Multiple strawman arguments in the same sentence.

1. Few if any are claiming RMS is "a bad person" in totality. While I realize the internet is no place for nuance, please understand the question is about whether somebody who's said these things is fit to lead or represent an institution. You can disagree or disagree with that. But please understand that is the question, not "is Richard Stallman a bad person." I certainly don't think he is.

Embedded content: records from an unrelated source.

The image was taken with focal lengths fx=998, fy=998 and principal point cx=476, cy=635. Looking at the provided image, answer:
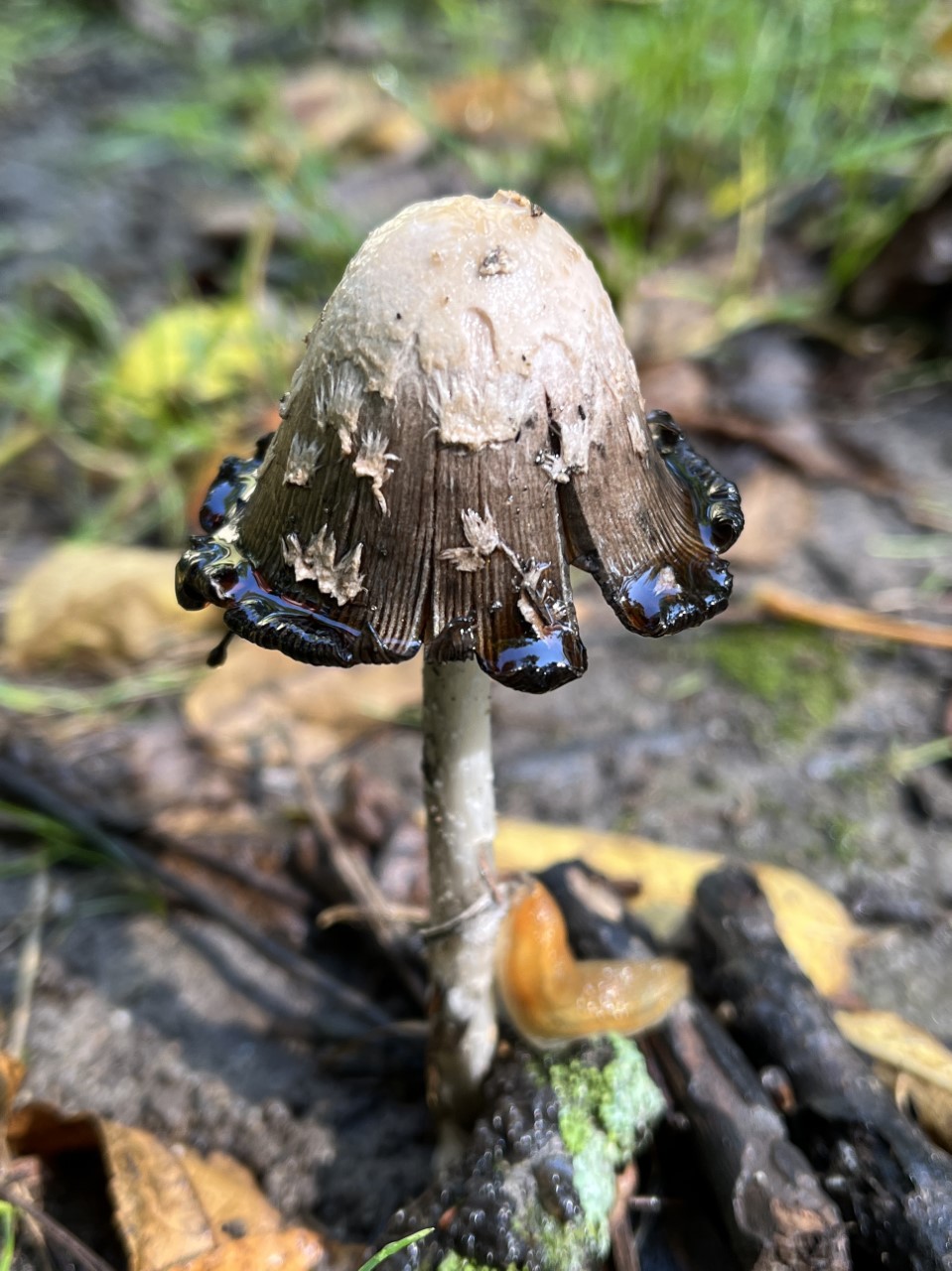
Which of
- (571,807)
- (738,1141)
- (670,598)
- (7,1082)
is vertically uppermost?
(670,598)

2. "once said something without thinking through it" -- unfortunately this displays a spectacular misunderstanding. These are multiple things said over multiple years on mailing lists, his site, and so forth. Additionally, RMS's communiques are... well, they are not off-the-cuff. I've read reams of his statements over the years. They are the writings of somebody speaking very very deliberately about things he has reasoned through in very deliberate ways according to his beliefs.

1 comments

>> Few if any are claiming RMS is "a bad person" in totality

I used the word 'believe' for a reason, it's people's beliefs who drove him out in the first place. Besides, the term 'stawman argument' makes no sense when discussing ethics or human behavior. This is not math or engineering. These kinds of statements are necessarily axiomatic; either you understand it or you don't. Either it neatly fits into your logical understanding of the world or it doesn't.

I wouldn't write off someone who has done such great things for so many decades when I know for a fact that most people in positions of power today are hypocritical monsters (only difference is that they have good PR teams to manage their public images); you need to put it in perspective.